▶ **Requirement**
Lay out every line of the data below as a numbered list, skipping blank lines and leaving the pictures out.

Questions on scene geometry
********

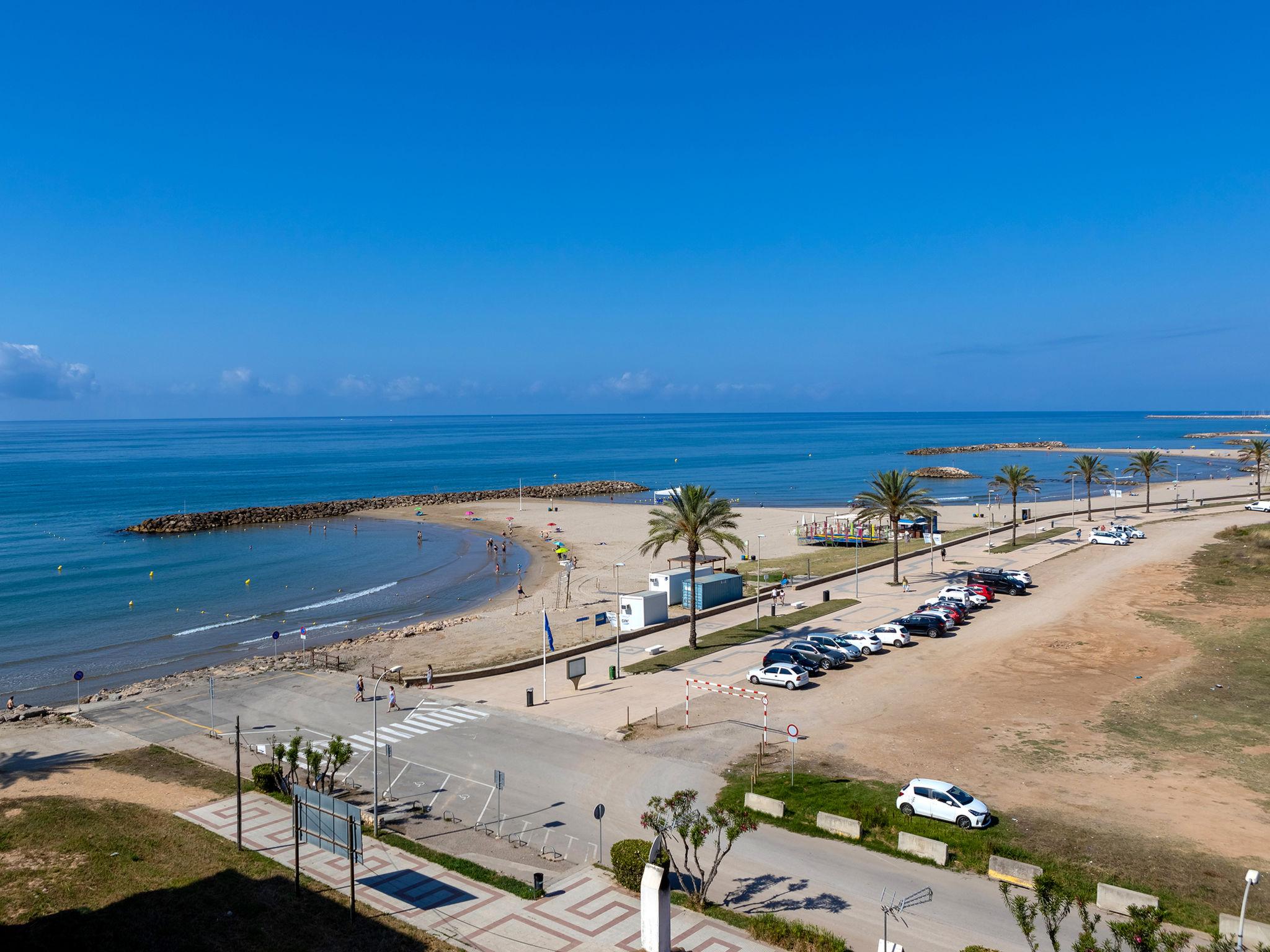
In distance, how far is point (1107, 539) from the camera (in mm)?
67125

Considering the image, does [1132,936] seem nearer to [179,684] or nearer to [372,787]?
[372,787]

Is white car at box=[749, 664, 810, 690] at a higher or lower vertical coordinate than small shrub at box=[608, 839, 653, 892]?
lower

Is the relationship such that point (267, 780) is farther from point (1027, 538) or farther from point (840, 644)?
point (1027, 538)

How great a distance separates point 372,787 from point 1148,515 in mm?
85994

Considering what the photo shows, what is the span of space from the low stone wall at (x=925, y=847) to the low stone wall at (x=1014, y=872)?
1.04m

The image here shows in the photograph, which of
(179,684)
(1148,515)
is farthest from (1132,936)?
(1148,515)

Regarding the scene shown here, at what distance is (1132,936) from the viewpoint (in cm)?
1339

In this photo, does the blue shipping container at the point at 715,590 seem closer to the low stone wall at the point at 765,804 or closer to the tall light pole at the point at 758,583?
the tall light pole at the point at 758,583

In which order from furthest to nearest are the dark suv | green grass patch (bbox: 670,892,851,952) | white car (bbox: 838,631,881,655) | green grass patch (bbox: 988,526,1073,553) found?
1. green grass patch (bbox: 988,526,1073,553)
2. the dark suv
3. white car (bbox: 838,631,881,655)
4. green grass patch (bbox: 670,892,851,952)

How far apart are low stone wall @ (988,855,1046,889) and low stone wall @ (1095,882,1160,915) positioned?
4.33 feet

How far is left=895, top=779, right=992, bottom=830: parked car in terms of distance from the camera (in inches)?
848

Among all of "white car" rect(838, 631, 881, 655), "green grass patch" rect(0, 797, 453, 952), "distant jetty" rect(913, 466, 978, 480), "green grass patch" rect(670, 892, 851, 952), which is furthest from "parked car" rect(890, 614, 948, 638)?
"distant jetty" rect(913, 466, 978, 480)

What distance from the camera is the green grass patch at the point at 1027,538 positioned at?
6769 cm

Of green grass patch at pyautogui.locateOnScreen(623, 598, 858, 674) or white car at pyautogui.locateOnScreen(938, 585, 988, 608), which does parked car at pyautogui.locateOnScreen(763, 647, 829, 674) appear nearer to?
green grass patch at pyautogui.locateOnScreen(623, 598, 858, 674)
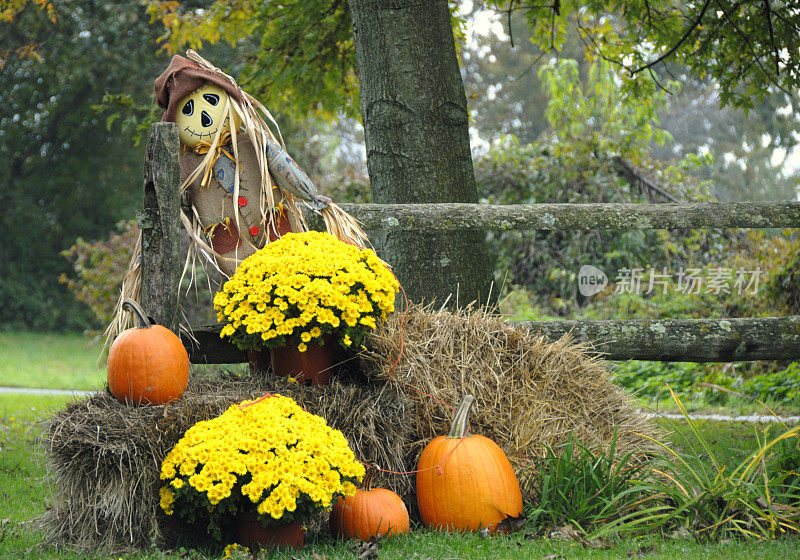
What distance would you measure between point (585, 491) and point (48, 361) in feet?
37.4

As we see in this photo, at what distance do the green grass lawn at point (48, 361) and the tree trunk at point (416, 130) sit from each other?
13.2 ft

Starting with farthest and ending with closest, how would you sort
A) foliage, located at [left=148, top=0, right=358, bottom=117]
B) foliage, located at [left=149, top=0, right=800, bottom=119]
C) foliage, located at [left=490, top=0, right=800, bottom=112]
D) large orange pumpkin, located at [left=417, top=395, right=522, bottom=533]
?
1. foliage, located at [left=148, top=0, right=358, bottom=117]
2. foliage, located at [left=149, top=0, right=800, bottom=119]
3. foliage, located at [left=490, top=0, right=800, bottom=112]
4. large orange pumpkin, located at [left=417, top=395, right=522, bottom=533]

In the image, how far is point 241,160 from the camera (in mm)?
3463

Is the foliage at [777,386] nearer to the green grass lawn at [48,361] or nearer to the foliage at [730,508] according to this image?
the foliage at [730,508]

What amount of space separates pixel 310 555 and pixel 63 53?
17.2 m

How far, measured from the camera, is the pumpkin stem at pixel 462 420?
9.75 feet

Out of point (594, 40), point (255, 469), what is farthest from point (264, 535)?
point (594, 40)

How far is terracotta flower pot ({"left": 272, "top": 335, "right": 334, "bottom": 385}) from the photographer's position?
306cm

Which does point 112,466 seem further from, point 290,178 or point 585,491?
point 585,491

********

▶ **Task solution**
1. In distance, how far is point (1107, 539) from the camera (in mm)?
2. 67125
3. Considering the image, does [1132,936] seem nearer to [179,684] or nearer to [372,787]?
4. [372,787]
5. Is white car at box=[749, 664, 810, 690] at a higher or lower vertical coordinate than small shrub at box=[608, 839, 653, 892]?
6. lower
7. Is the relationship such that point (267, 780) is farther from point (1027, 538) or farther from point (840, 644)?
8. point (1027, 538)
9. How great a distance separates point 372,787 from point 1148,515 in mm?
10. 85994
11. Considering what the photo shows, what is the span of space from the low stone wall at (x=925, y=847) to the low stone wall at (x=1014, y=872)?
12. 1.04m
13. The image here shows in the photograph, which of
14. (179,684)
15. (1148,515)
16. is farthest from (1132,936)?
17. (1148,515)
18. Regarding the scene shown here, at what distance is (1132,936) from the viewpoint (in cm)?
19. 1339
20. In this photo, does the blue shipping container at the point at 715,590 seem closer to the low stone wall at the point at 765,804 or closer to the tall light pole at the point at 758,583?
21. the tall light pole at the point at 758,583
22. In which order from furthest to nearest are the dark suv | green grass patch (bbox: 670,892,851,952) | white car (bbox: 838,631,881,655) | green grass patch (bbox: 988,526,1073,553) found?
23. 1. green grass patch (bbox: 988,526,1073,553)
24. 2. the dark suv
25. 3. white car (bbox: 838,631,881,655)
26. 4. green grass patch (bbox: 670,892,851,952)
27. How far apart are low stone wall @ (988,855,1046,889) and low stone wall @ (1095,882,1160,915) positioned?
28. 4.33 feet
29. How far is left=895, top=779, right=992, bottom=830: parked car in terms of distance from the camera (in inches)?
30. 848
31. Among all of "white car" rect(838, 631, 881, 655), "green grass patch" rect(0, 797, 453, 952), "distant jetty" rect(913, 466, 978, 480), "green grass patch" rect(670, 892, 851, 952), which is furthest from "parked car" rect(890, 614, 948, 638)?
32. "distant jetty" rect(913, 466, 978, 480)
33. What distance from the camera is the green grass patch at the point at 1027,538 positioned at?
34. 6769 cm
35. Of green grass patch at pyautogui.locateOnScreen(623, 598, 858, 674) or white car at pyautogui.locateOnScreen(938, 585, 988, 608), which does parked car at pyautogui.locateOnScreen(763, 647, 829, 674) appear nearer to?
36. green grass patch at pyautogui.locateOnScreen(623, 598, 858, 674)
37. What distance would you measure between point (585, 491) and point (48, 361) in feet?
38. 37.4
39. As we see in this photo, at what distance do the green grass lawn at point (48, 361) and the tree trunk at point (416, 130) sit from each other?
40. 13.2 ft
41. Starting with farthest and ending with closest, how would you sort
42. A) foliage, located at [left=148, top=0, right=358, bottom=117]
43. B) foliage, located at [left=149, top=0, right=800, bottom=119]
44. C) foliage, located at [left=490, top=0, right=800, bottom=112]
45. D) large orange pumpkin, located at [left=417, top=395, right=522, bottom=533]
46. ?
47. 1. foliage, located at [left=148, top=0, right=358, bottom=117]
48. 2. foliage, located at [left=149, top=0, right=800, bottom=119]
49. 3. foliage, located at [left=490, top=0, right=800, bottom=112]
50. 4. large orange pumpkin, located at [left=417, top=395, right=522, bottom=533]
51. In the image, how far is point 241,160 from the camera (in mm)?
52. 3463
53. Is the foliage at [777,386] nearer to the green grass lawn at [48,361] or nearer to the foliage at [730,508] according to this image?
54. the foliage at [730,508]
55. What amount of space separates pixel 310 555 and pixel 63 53?
56. 17.2 m
57. How far, measured from the camera, is the pumpkin stem at pixel 462 420?
58. 9.75 feet
59. Out of point (594, 40), point (255, 469), what is farthest from point (264, 535)?
60. point (594, 40)
61. How far is terracotta flower pot ({"left": 272, "top": 335, "right": 334, "bottom": 385}) from the photographer's position?
62. 306cm
63. Which does point 112,466 seem further from, point 290,178 or point 585,491?
64. point 585,491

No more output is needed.